Angezeigte Daten
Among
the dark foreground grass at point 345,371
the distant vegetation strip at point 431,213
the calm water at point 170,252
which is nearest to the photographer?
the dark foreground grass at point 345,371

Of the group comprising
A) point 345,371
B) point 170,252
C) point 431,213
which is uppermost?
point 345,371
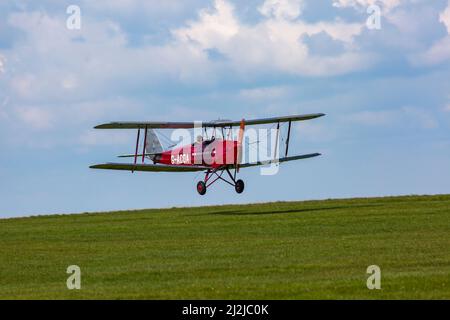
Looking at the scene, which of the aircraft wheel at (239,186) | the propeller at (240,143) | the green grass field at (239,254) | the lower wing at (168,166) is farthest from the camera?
the aircraft wheel at (239,186)

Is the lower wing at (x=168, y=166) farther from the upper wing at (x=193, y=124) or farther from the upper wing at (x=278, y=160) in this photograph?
the upper wing at (x=193, y=124)

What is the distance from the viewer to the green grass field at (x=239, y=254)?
22391 millimetres

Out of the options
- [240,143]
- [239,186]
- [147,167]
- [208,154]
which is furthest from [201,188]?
[240,143]

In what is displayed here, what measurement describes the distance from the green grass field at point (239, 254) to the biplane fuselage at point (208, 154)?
2723 millimetres

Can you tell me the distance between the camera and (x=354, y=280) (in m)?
23.1

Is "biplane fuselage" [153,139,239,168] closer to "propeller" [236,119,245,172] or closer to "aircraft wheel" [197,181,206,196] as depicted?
"propeller" [236,119,245,172]

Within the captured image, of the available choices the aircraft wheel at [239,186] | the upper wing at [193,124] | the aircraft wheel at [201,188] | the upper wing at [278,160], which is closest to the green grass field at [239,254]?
the aircraft wheel at [239,186]

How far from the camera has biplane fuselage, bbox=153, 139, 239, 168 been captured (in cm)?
4984

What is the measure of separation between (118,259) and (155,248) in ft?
10.1

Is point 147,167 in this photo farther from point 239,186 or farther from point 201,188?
point 239,186

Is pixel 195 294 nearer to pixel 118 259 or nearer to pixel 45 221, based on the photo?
pixel 118 259

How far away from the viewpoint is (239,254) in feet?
99.1

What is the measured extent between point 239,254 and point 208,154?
69.6ft

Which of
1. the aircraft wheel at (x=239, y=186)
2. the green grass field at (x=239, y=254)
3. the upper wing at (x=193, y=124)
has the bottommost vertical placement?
the green grass field at (x=239, y=254)
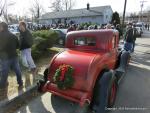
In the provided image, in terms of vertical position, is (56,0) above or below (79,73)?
above

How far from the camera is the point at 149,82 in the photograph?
728 cm

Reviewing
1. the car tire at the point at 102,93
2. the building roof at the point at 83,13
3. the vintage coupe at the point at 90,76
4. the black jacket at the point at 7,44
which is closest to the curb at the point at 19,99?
the vintage coupe at the point at 90,76

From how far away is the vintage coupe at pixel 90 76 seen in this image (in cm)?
464

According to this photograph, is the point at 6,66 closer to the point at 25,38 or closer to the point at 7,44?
the point at 7,44

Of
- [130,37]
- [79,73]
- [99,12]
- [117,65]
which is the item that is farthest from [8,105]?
[99,12]

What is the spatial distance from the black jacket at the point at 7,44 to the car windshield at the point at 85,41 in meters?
1.76

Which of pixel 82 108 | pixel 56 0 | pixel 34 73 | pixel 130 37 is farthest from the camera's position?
pixel 56 0

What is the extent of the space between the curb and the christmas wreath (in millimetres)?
1264

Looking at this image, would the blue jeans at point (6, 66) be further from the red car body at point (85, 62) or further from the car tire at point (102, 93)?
the car tire at point (102, 93)

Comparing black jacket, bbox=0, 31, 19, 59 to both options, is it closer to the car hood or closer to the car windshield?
the car hood

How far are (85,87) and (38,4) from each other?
243 ft

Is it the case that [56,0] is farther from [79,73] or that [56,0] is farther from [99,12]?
[79,73]

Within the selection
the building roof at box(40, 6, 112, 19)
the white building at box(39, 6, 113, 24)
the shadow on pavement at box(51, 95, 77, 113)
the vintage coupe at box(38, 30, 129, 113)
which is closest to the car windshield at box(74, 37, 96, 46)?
the vintage coupe at box(38, 30, 129, 113)

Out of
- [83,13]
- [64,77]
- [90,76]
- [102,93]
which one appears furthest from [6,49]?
[83,13]
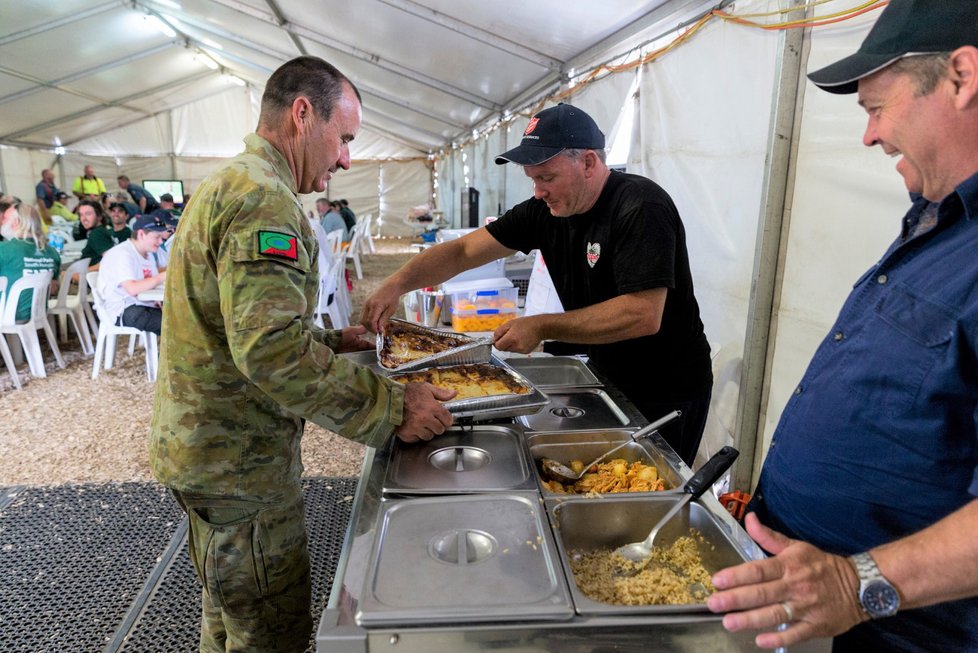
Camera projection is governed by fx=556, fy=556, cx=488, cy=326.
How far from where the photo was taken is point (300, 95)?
1.48m

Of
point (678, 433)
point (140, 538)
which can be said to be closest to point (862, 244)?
point (678, 433)

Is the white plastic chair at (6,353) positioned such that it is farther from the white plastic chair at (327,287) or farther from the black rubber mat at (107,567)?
the white plastic chair at (327,287)

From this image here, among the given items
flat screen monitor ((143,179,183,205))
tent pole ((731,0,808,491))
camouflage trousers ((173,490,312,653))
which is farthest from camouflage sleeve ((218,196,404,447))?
flat screen monitor ((143,179,183,205))

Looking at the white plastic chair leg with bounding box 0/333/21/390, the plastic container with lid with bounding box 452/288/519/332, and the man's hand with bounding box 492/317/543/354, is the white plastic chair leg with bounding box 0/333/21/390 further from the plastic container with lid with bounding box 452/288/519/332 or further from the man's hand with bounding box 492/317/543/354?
the man's hand with bounding box 492/317/543/354

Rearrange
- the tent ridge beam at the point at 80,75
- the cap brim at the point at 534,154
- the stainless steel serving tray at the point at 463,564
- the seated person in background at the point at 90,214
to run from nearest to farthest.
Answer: the stainless steel serving tray at the point at 463,564 < the cap brim at the point at 534,154 < the seated person in background at the point at 90,214 < the tent ridge beam at the point at 80,75

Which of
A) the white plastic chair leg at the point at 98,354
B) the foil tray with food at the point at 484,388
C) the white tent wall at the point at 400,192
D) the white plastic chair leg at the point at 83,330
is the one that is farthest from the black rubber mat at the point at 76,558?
the white tent wall at the point at 400,192

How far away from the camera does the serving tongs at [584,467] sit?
1.42 meters

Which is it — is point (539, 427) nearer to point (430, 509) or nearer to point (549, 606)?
point (430, 509)

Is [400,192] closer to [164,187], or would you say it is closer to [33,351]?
[164,187]

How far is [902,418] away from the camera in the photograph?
901 millimetres

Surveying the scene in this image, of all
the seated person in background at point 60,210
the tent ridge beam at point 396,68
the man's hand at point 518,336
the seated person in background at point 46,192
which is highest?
the tent ridge beam at point 396,68

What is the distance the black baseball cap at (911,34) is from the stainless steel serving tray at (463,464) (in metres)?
1.01

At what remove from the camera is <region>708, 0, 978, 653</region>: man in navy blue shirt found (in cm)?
75

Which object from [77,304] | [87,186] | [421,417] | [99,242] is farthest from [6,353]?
[87,186]
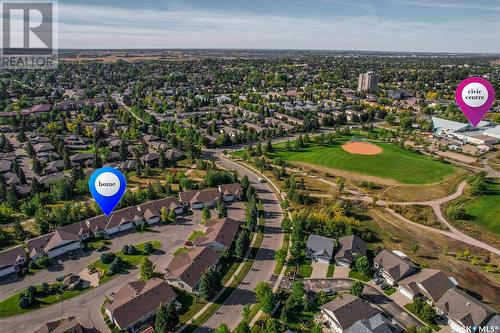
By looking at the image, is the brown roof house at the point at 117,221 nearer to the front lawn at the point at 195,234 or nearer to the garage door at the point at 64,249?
the garage door at the point at 64,249

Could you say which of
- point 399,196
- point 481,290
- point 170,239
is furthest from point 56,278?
point 399,196

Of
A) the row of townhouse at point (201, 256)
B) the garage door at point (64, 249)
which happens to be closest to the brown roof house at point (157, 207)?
the row of townhouse at point (201, 256)

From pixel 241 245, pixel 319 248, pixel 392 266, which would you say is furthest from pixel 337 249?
pixel 241 245

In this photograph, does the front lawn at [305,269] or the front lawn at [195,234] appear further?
the front lawn at [195,234]

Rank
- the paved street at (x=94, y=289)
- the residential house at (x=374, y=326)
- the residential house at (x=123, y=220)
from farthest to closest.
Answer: the residential house at (x=123, y=220) → the paved street at (x=94, y=289) → the residential house at (x=374, y=326)

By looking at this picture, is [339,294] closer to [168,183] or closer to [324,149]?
[168,183]

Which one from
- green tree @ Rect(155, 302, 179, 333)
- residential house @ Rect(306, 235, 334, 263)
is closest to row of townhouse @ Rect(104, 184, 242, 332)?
green tree @ Rect(155, 302, 179, 333)
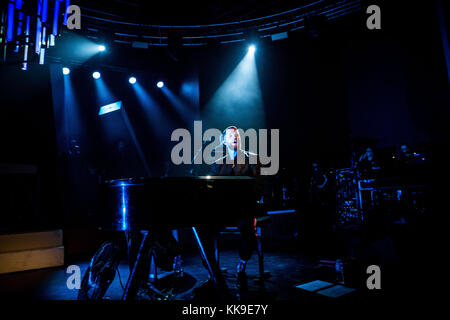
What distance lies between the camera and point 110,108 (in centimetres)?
719

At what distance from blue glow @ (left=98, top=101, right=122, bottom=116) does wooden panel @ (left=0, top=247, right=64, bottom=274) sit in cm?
377

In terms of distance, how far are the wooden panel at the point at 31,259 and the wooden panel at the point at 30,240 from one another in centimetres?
7

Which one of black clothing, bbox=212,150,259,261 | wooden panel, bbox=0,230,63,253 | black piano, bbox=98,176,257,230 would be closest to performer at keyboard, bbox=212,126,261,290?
black clothing, bbox=212,150,259,261

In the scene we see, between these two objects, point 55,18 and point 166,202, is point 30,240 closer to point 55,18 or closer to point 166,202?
point 55,18

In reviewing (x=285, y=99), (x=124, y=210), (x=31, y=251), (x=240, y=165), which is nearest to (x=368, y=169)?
(x=240, y=165)

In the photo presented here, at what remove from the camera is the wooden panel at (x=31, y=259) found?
4.12 metres

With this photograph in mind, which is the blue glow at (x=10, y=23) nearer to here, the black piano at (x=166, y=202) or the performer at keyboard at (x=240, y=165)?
the black piano at (x=166, y=202)

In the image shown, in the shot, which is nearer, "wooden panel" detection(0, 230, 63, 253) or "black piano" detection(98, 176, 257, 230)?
"black piano" detection(98, 176, 257, 230)

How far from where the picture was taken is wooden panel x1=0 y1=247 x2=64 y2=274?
13.5 feet

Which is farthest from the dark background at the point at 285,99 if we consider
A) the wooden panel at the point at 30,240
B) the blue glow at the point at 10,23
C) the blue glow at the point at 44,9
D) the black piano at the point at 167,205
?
the black piano at the point at 167,205

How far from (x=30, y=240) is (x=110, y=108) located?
3901 mm

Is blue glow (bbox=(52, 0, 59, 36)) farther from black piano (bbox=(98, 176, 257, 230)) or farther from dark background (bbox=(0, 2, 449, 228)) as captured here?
dark background (bbox=(0, 2, 449, 228))

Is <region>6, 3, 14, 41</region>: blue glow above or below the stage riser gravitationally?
above

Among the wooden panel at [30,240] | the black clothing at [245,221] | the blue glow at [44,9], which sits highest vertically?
the blue glow at [44,9]
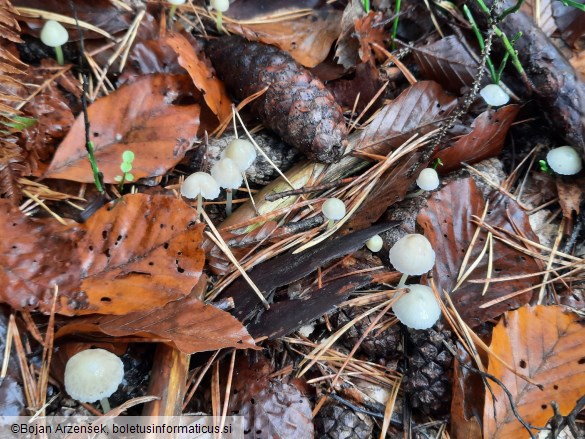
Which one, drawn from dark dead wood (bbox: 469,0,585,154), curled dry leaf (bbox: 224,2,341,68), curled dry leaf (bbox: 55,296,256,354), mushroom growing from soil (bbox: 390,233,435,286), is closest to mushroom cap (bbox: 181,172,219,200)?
curled dry leaf (bbox: 55,296,256,354)

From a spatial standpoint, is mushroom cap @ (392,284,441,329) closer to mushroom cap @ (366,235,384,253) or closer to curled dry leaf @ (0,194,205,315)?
mushroom cap @ (366,235,384,253)

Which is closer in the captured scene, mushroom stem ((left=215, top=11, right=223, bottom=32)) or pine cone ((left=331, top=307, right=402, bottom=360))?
pine cone ((left=331, top=307, right=402, bottom=360))

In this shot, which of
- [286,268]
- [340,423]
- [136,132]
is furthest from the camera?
[136,132]

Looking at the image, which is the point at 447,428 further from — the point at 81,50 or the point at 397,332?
the point at 81,50

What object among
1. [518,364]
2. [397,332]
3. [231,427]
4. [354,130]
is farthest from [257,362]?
[354,130]

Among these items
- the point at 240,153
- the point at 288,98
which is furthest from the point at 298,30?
the point at 240,153

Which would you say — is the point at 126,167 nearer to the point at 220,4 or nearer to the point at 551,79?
the point at 220,4
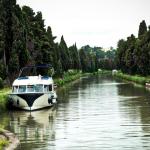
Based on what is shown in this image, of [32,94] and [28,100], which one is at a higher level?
A: [32,94]

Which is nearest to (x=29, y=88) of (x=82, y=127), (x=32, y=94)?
(x=32, y=94)

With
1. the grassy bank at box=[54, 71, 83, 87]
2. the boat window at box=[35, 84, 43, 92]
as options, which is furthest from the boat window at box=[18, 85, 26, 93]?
the grassy bank at box=[54, 71, 83, 87]

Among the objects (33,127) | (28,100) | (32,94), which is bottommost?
(33,127)

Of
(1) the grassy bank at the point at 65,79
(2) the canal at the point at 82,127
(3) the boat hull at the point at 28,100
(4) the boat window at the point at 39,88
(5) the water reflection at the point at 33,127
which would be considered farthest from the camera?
(1) the grassy bank at the point at 65,79

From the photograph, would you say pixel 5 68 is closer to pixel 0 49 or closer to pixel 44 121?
pixel 0 49

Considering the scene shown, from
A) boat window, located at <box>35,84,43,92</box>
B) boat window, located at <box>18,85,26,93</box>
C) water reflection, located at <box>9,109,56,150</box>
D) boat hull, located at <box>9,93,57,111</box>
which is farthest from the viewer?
boat window, located at <box>35,84,43,92</box>

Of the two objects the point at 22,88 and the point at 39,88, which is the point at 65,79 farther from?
the point at 22,88

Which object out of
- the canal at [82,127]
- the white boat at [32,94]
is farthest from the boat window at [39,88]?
the canal at [82,127]

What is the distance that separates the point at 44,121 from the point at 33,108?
8562 mm

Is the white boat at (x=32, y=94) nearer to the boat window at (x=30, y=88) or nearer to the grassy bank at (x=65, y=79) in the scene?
the boat window at (x=30, y=88)

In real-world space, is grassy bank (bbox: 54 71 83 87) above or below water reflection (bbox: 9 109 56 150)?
above

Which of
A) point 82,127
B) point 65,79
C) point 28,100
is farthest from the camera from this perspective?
point 65,79

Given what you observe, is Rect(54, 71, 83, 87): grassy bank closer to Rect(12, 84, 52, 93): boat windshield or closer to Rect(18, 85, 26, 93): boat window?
Rect(12, 84, 52, 93): boat windshield

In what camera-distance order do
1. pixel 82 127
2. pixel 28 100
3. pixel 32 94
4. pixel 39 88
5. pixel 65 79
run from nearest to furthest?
pixel 82 127
pixel 28 100
pixel 32 94
pixel 39 88
pixel 65 79
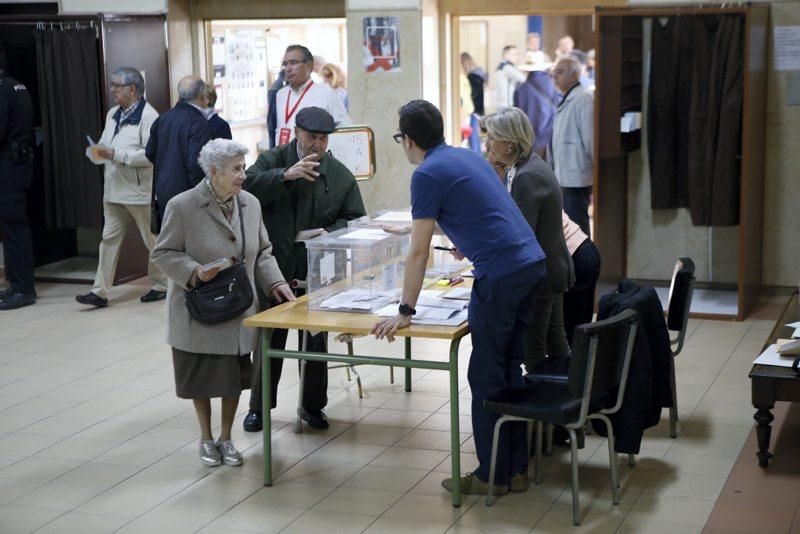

Aufgabenstellung
Welche Zeilen des Materials enthalten das Wort „propeller“? Gib jede dieser Zeilen vollständig zurück und beachte dabei die Groß- und Kleinschreibung.

Lösung
Looking at the scene, which of the aircraft wheel at (239,186) | the propeller at (240,143) | the green grass field at (239,254) | the lower wing at (168,166) is farthest from the camera?
Is "biplane fuselage" [153,139,239,168] closer to "propeller" [236,119,245,172] or closer to "aircraft wheel" [197,181,206,196] as depicted?
"propeller" [236,119,245,172]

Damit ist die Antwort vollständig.